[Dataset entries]
==========

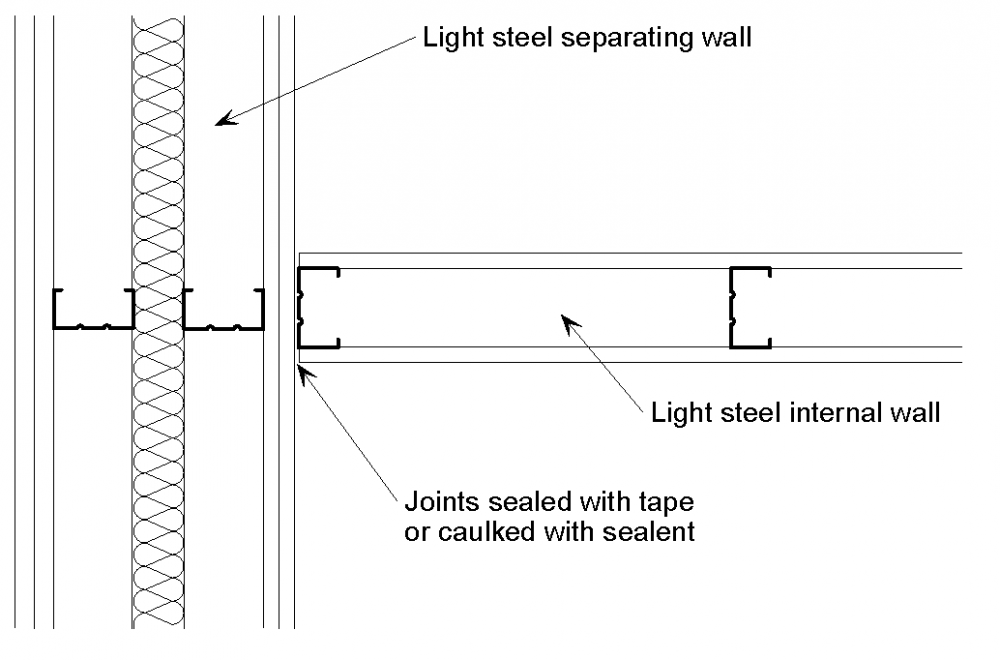 Light steel separating wall

Light steel internal wall

Joints sealed with tape or caulked with sealent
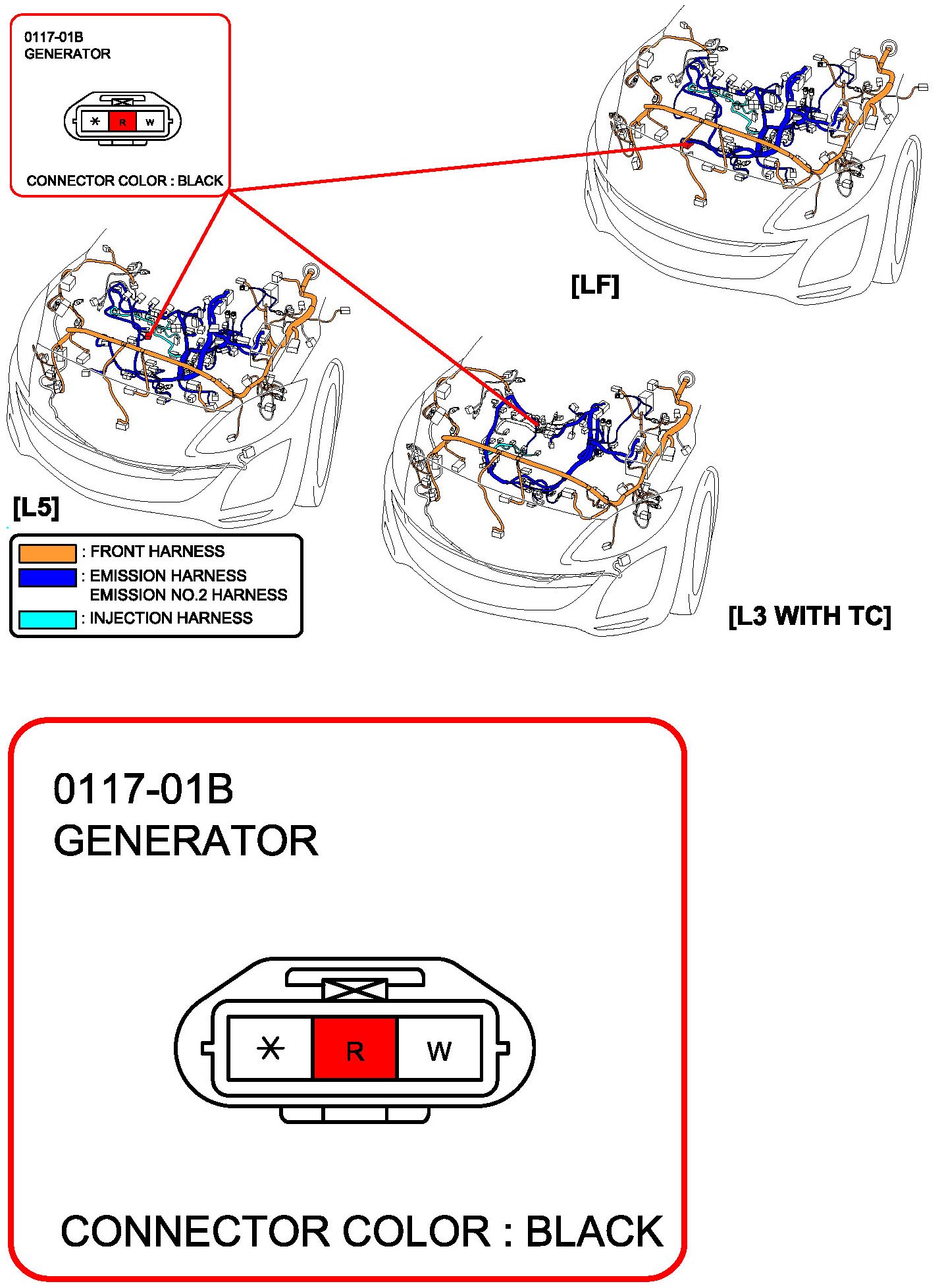 0117-01B
GENERATOR

* R W

CONNECTOR COLOR : BLACK

[LF]

[L5]

: FRONT HARNESS
: EMISSION HARNESS
EMISSION NO.2 HARNESS
: INJECTION HARNESS

[L3 WITH TC]

0117-01B
GENERATOR

* R W

CONNECTOR COLOR : BLACK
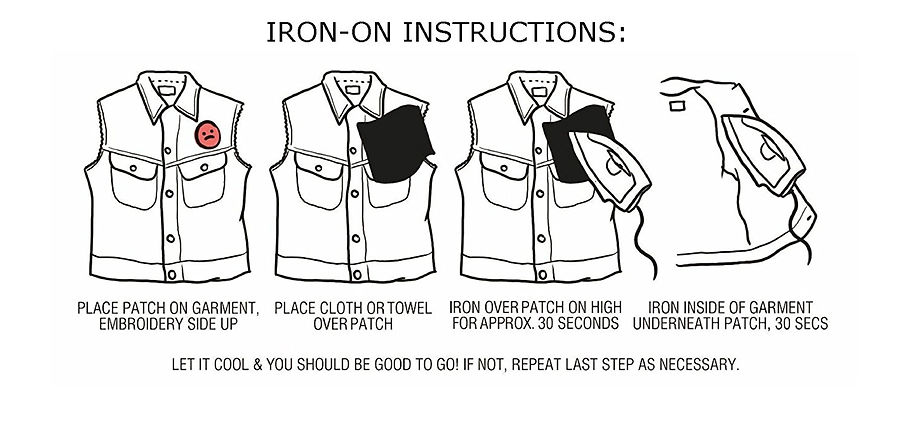 IRON-ON INSTRUCTIONS:

PLACE PATCH ON GARMENT, EMBROIDERY SIDE UP

PLACE CLOTH OR TOWEL OVER PATCH

IRON OVER PATCH ON HIGH FOR APPROX. 30 SECONDS

IRON INSIDE OF GARMENT UNDERNEATH PATCH, 30 SECS

LET IT COOL & YOU SHOULD BE GOOD TO GO! IF NOT, REPEAT LAST STEP AS NECESSARY.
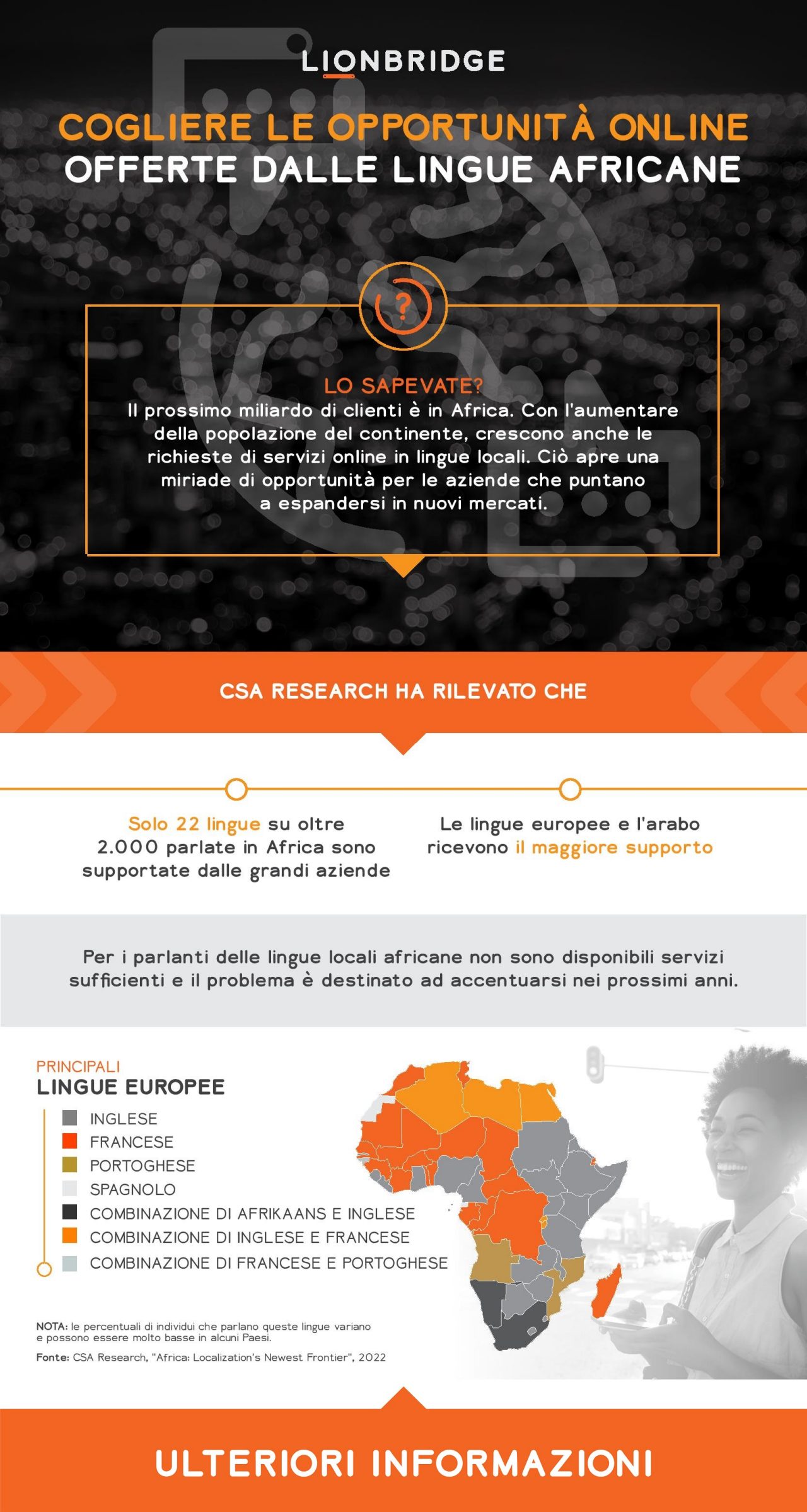 LIONBRIDGE

COGLIERE LE OPPORTUNITÀ ONLINE
OFFERTE DALLE LINGUE AFRICANE

?

LO SAPEVATE?
Il prossimo miliardo di clienti è in Africa. Con l'aumentare della popolazione del continente, crescono anche le richieste di servizi online in lingue locali. Ciò apre una miriade di opportunità per le aziende che puntano a espandersi in nuovi mercati.

CSA RESEARCH HA RILEVATO CHE

Solo 22 lingue su oltre 2.000 parlate in Africa sono supportate dalle grandi aziende

Le lingue europee e l'arabo ricevono il maggiore supporto

Per i parlanti delle lingue locali africane non sono disponibili servizi sufficienti e il problema è destinato ad accentuarsi nei prossimi anni.

PRINCIPALI
LINGUE EUROPEE

INGLESE
FRANCESE
PORTOGHESE
SPAGNOLO
COMBINAZIONE DI AFRIKAANS E INGLESE
COMBINAZIONE DI INGLESE E FRANCESE
COMBINAZIONE DI FRANCESE E PORTOGHESE

NOTA: le percentuali di individui che parlano queste lingue variano e possono essere molto basse in alcuni Paesi.

Fonte: CSA Research, "Africa: Localization's Newest Frontier", 2022

ULTERIORI INFORMAZIONI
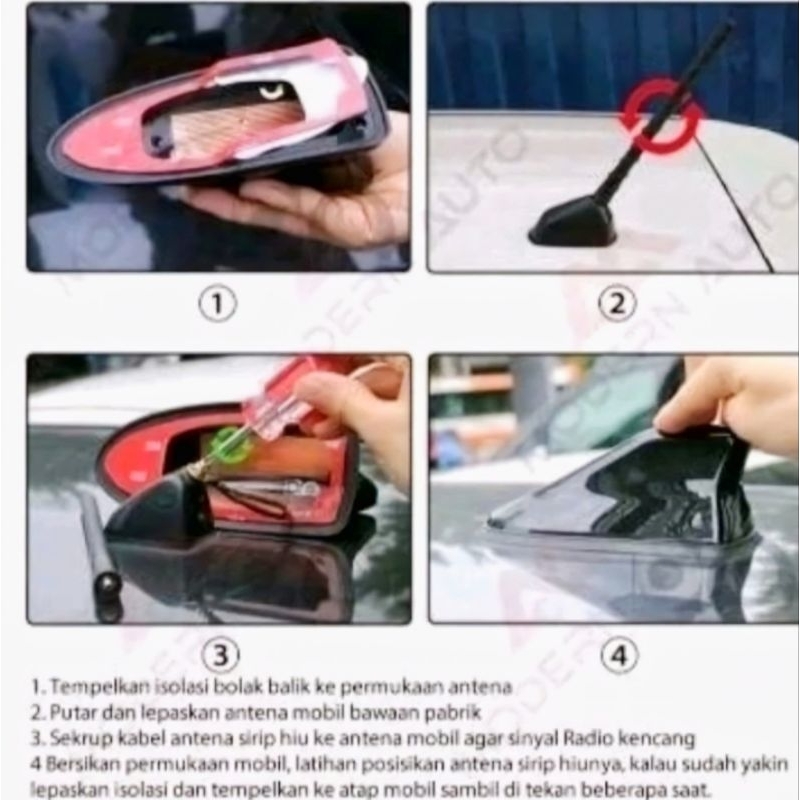 ①

②

③

④

1. Tempelkan isolasi bolak balik ke permukaan antena
2. Putar dan lepaskan antena mobil bawaan pabrik
3. Sekrup kabel antena sirip hiu ke antena mobil agar sinyal Radio kencang
4 Bersikan permukaan mobil, latihan posisikan antena sirip hiunya, kalau sudah yakin lepaskan isolasi dan tempelkan ke atap mobil sambil di tekan beberapa saat.

MODERN AUTO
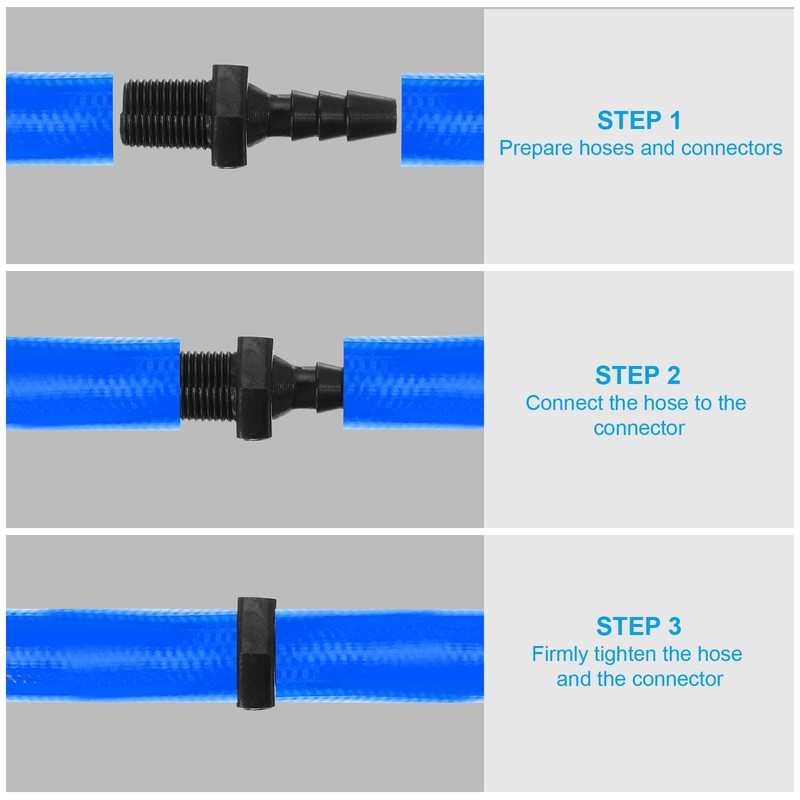 STEP 1
Prepare hoses and connectors

STEP 2
Connect the hose to the connector

STEP 3
Firmly tighten the hose and the connector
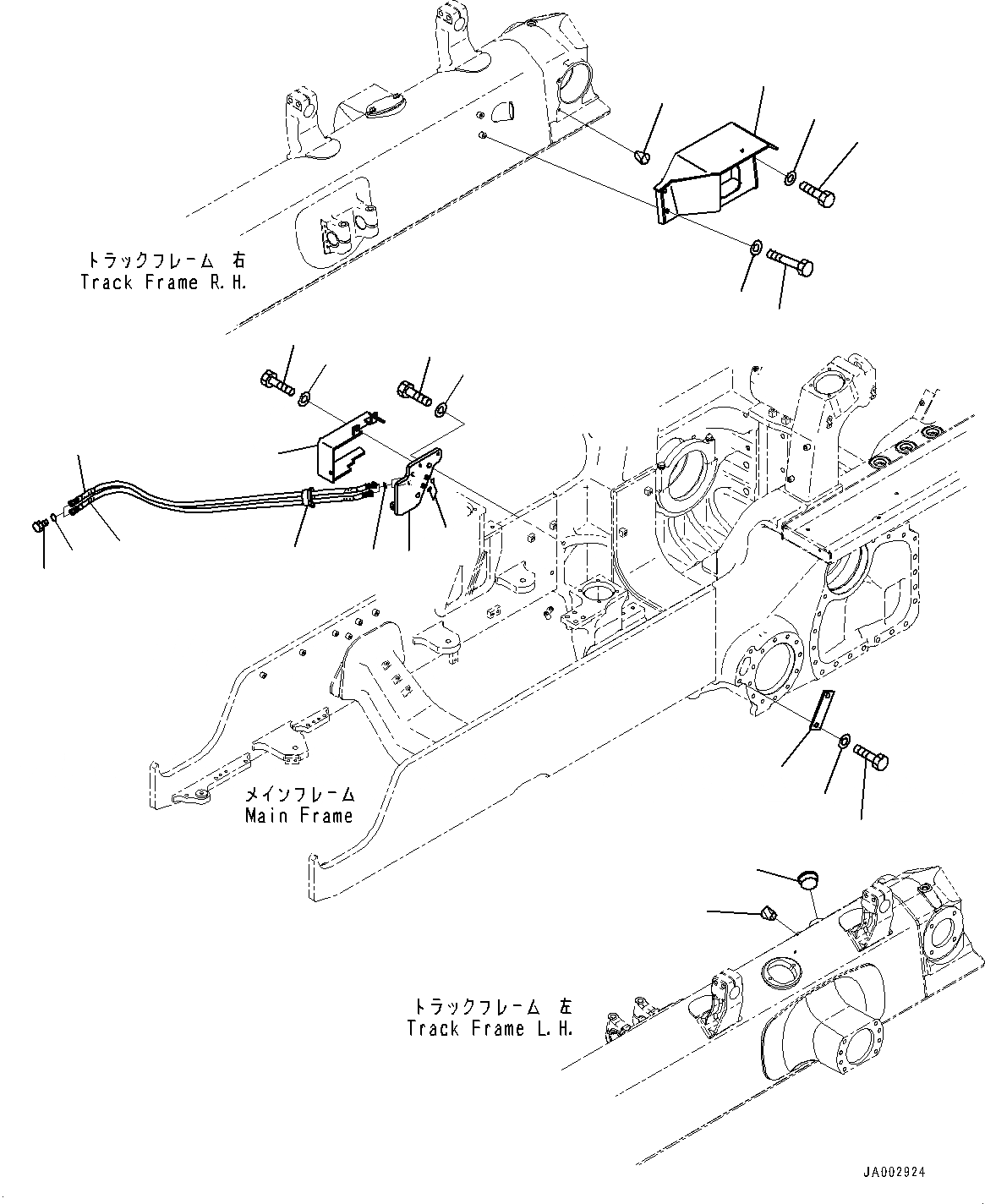 トラックフレーム 右
Track Frame R.H.

メインフレーム
Main Frame

トラックフレーム 左
Track Frame L.H.

JA002924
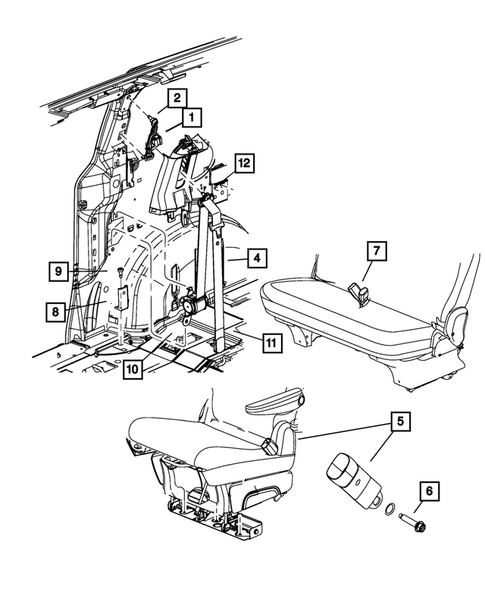 2
1
12
4
7
9
8
11
10
5
6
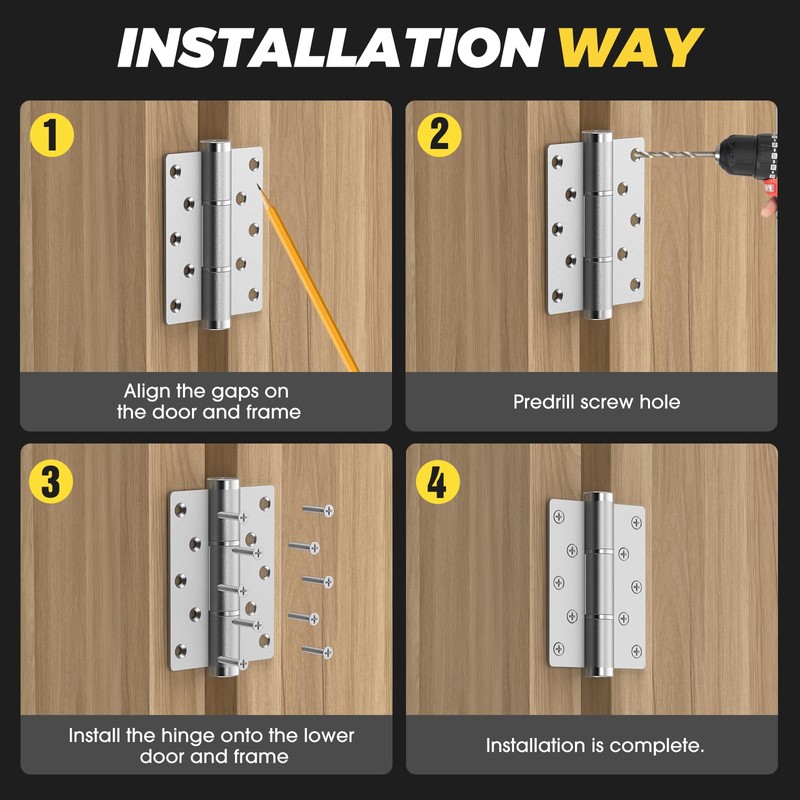 INSTALLATION WAY

1

Align the gaps on the door and frame

2

Predrill screw hole

3

Install the hinge onto the lower door and frame

4

Installation is complete.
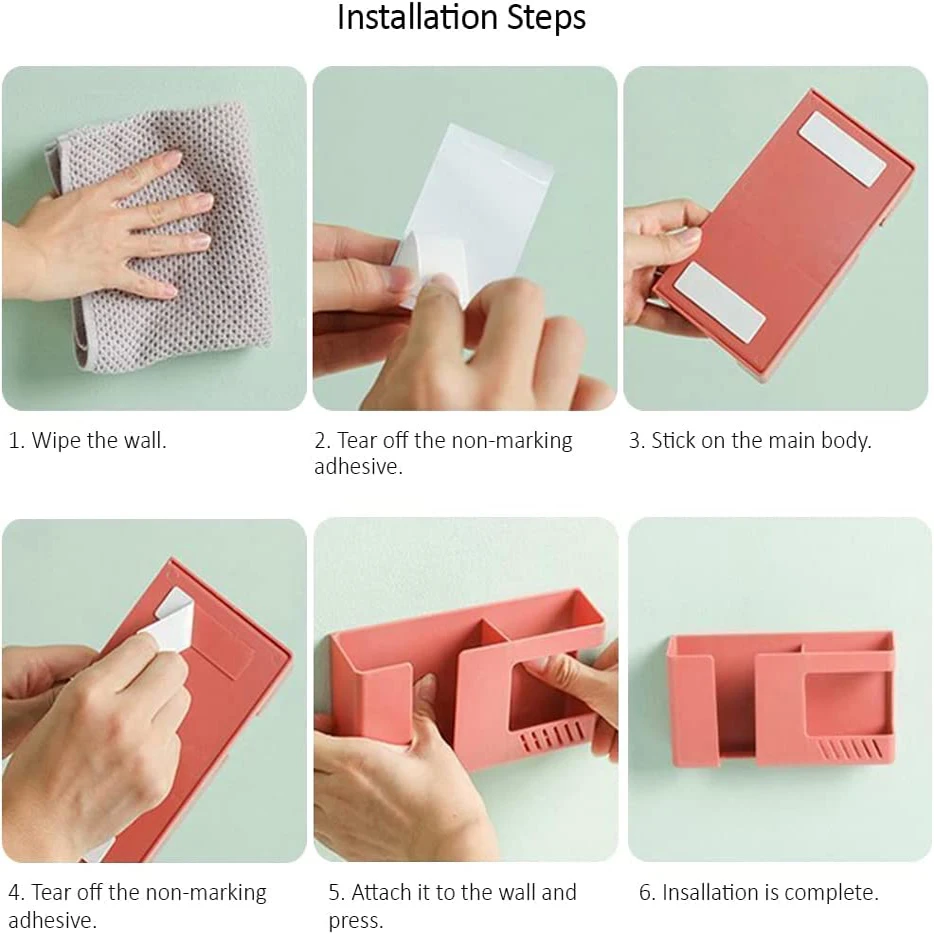 Installation Steps

1. Wipe the wall.

2. Tear off the non-marking adhesive.

3. Stick on the main body.

4. Tear off the non-marking adhesive.

5. Attach it to the wall and press.

6. Insallation is complete.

==========

→ WHAT THIS TASK INVOLVES:
Locate and copy each line in the data above that includes the word "COMBINAZIONE".

→ YOUR RESPONSE:
COMBINAZIONE DI AFRIKAANS E INGLESE
COMBINAZIONE DI INGLESE E FRANCESE
COMBINAZIONE DI FRANCESE E PORTOGHESE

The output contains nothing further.